- [Work instructions] Your reply should consist of the entries, copied exactly and stripped of images.

Source records:
• • • • •
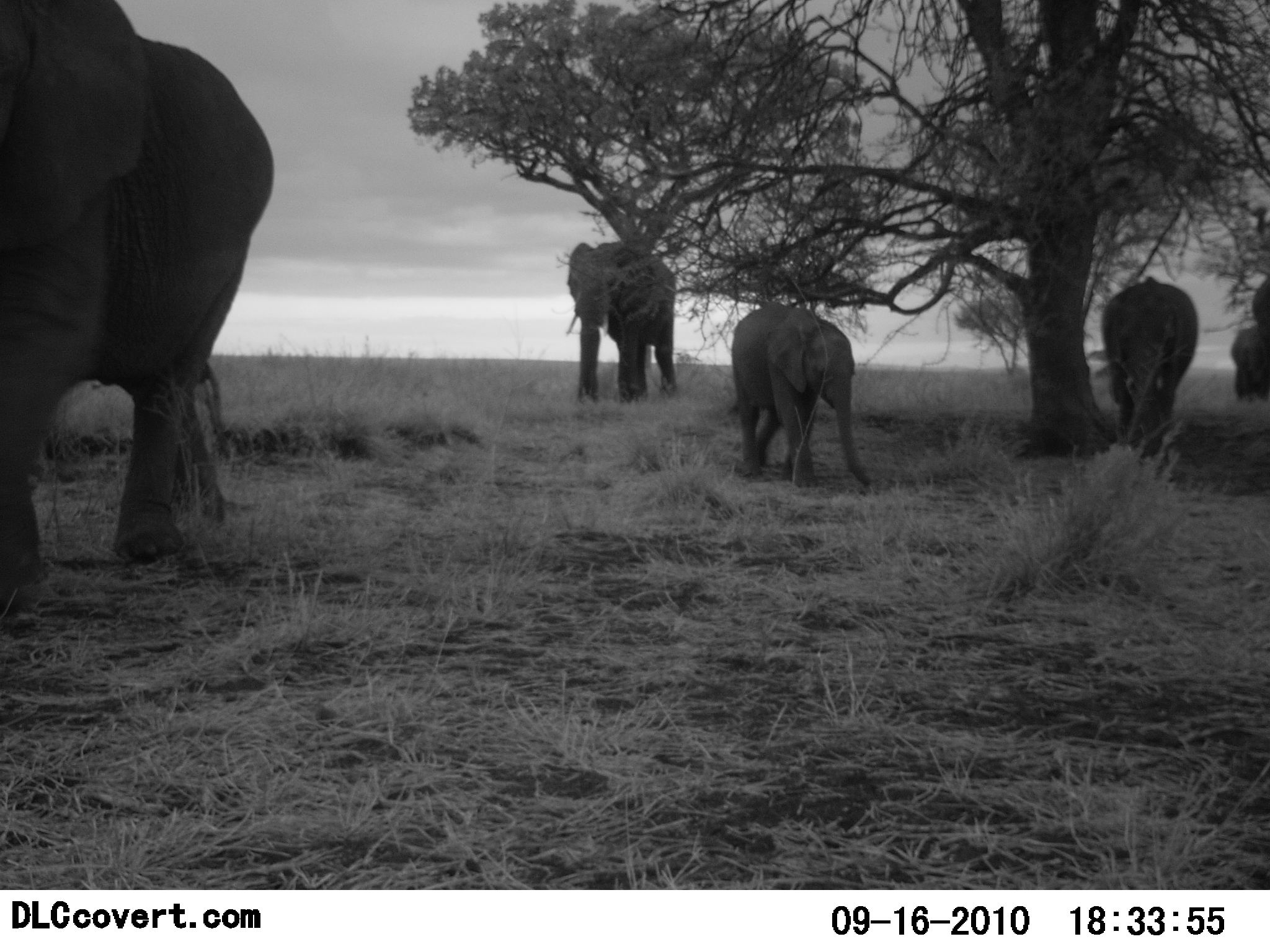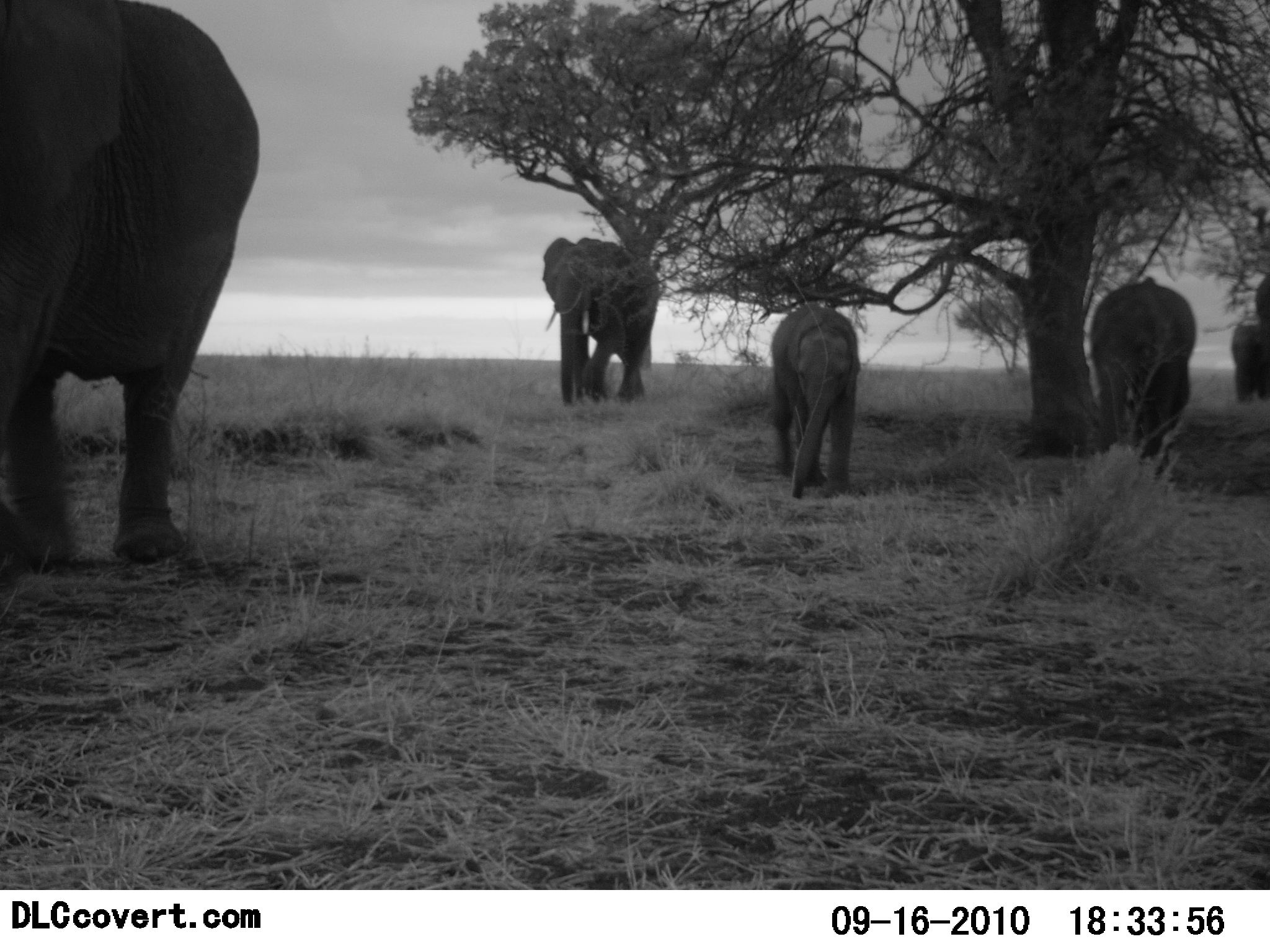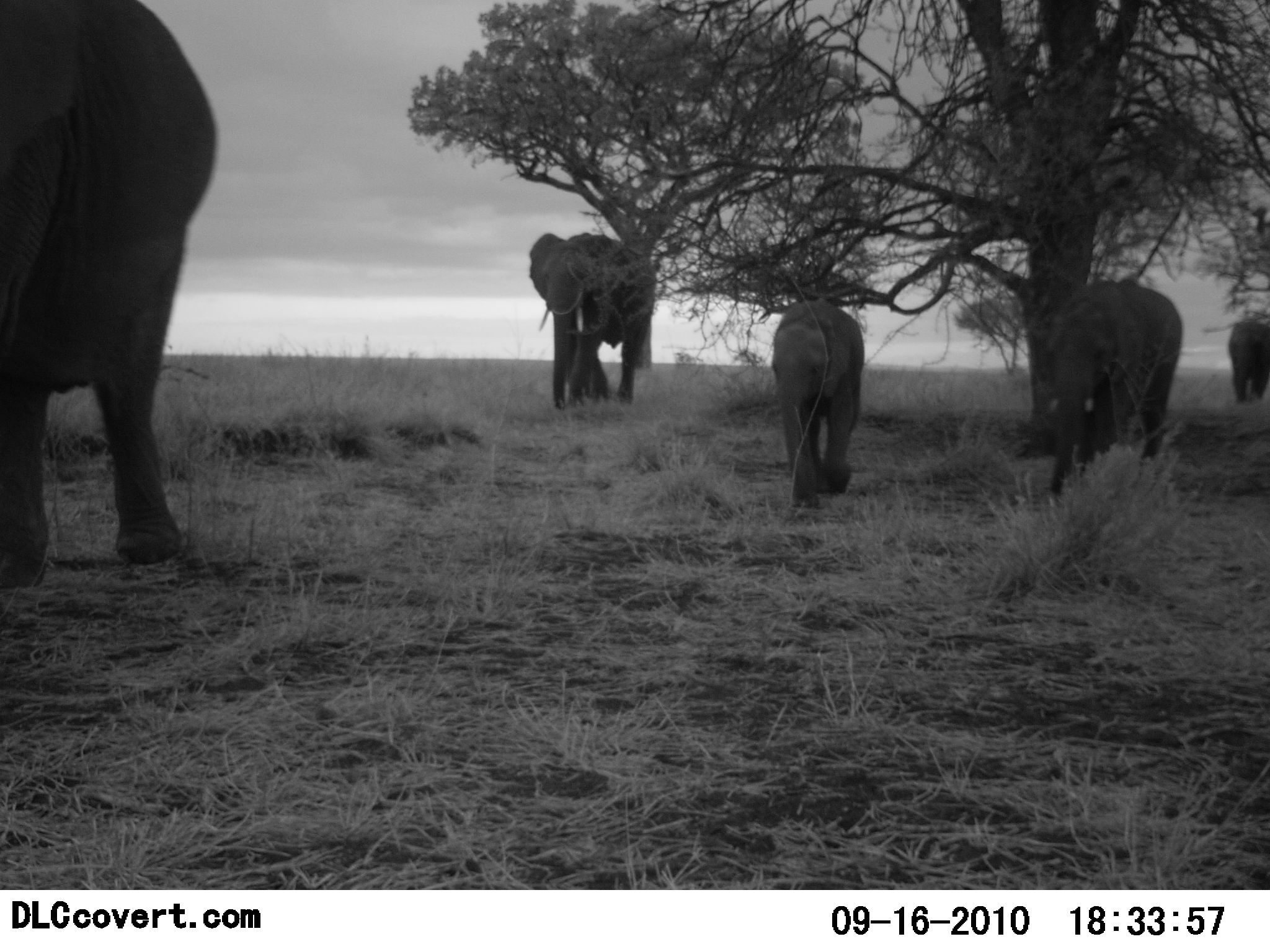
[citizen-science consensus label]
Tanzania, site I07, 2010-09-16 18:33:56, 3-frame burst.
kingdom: Animalia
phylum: Chordata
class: Mammalia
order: Proboscidea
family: Elephantidae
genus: Loxodonta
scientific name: Loxodonta africana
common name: african bush elephant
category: elephant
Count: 6.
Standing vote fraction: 13%.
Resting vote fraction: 4%.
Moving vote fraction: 96%.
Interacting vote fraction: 0%.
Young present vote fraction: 78%.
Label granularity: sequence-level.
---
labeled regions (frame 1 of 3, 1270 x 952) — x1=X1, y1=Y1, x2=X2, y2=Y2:
animal: x1=0, y1=2, x2=275, y2=620; x1=730, y1=304, x2=873, y2=491; x1=567, y1=240, x2=680, y2=406; x1=1100, y1=280, x2=1200, y2=458; x1=1231, y1=274, x2=1270, y2=399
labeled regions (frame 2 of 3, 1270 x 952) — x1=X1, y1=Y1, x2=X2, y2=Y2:
animal: x1=1, y1=0, x2=258, y2=571; x1=1088, y1=277, x2=1198, y2=468; x1=541, y1=237, x2=657, y2=408; x1=770, y1=304, x2=862, y2=501; x1=1229, y1=272, x2=1270, y2=407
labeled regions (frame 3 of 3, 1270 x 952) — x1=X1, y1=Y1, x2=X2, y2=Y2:
animal: x1=0, y1=1, x2=221, y2=589; x1=1046, y1=283, x2=1184, y2=493; x1=528, y1=231, x2=658, y2=410; x1=770, y1=298, x2=865, y2=510; x1=1228, y1=318, x2=1270, y2=404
• • • • •
- [Exercise result]
[citizen-science consensus label]
Tanzania, site I07, 2010-09-16 18:33:56, 3-frame burst.
kingdom: Animalia
phylum: Chordata
class: Mammalia
order: Proboscidea
family: Elephantidae
genus: Loxodonta
scientific name: Loxodonta africana
common name: african bush elephant
category: elephant
Count: 6.
Standing vote fraction: 13%.
Resting vote fraction: 4%.
Moving vote fraction: 96%.
Interacting vote fraction: 0%.
Young present vote fraction: 78%.
Label granularity: sequence-level.
---
labeled regions (frame 1 of 3, 1270 x 952) — x1=X1, y1=Y1, x2=X2, y2=Y2:
animal: x1=0, y1=2, x2=275, y2=620; x1=730, y1=304, x2=873, y2=491; x1=567, y1=240, x2=680, y2=406; x1=1100, y1=280, x2=1200, y2=458; x1=1231, y1=274, x2=1270, y2=399
labeled regions (frame 2 of 3, 1270 x 952) — x1=X1, y1=Y1, x2=X2, y2=Y2:
animal: x1=1, y1=0, x2=258, y2=571; x1=1088, y1=277, x2=1198, y2=468; x1=541, y1=237, x2=657, y2=408; x1=770, y1=304, x2=862, y2=501; x1=1229, y1=272, x2=1270, y2=407
labeled regions (frame 3 of 3, 1270 x 952) — x1=X1, y1=Y1, x2=X2, y2=Y2:
animal: x1=0, y1=1, x2=221, y2=589; x1=1046, y1=283, x2=1184, y2=493; x1=528, y1=231, x2=658, y2=410; x1=770, y1=298, x2=865, y2=510; x1=1228, y1=318, x2=1270, y2=404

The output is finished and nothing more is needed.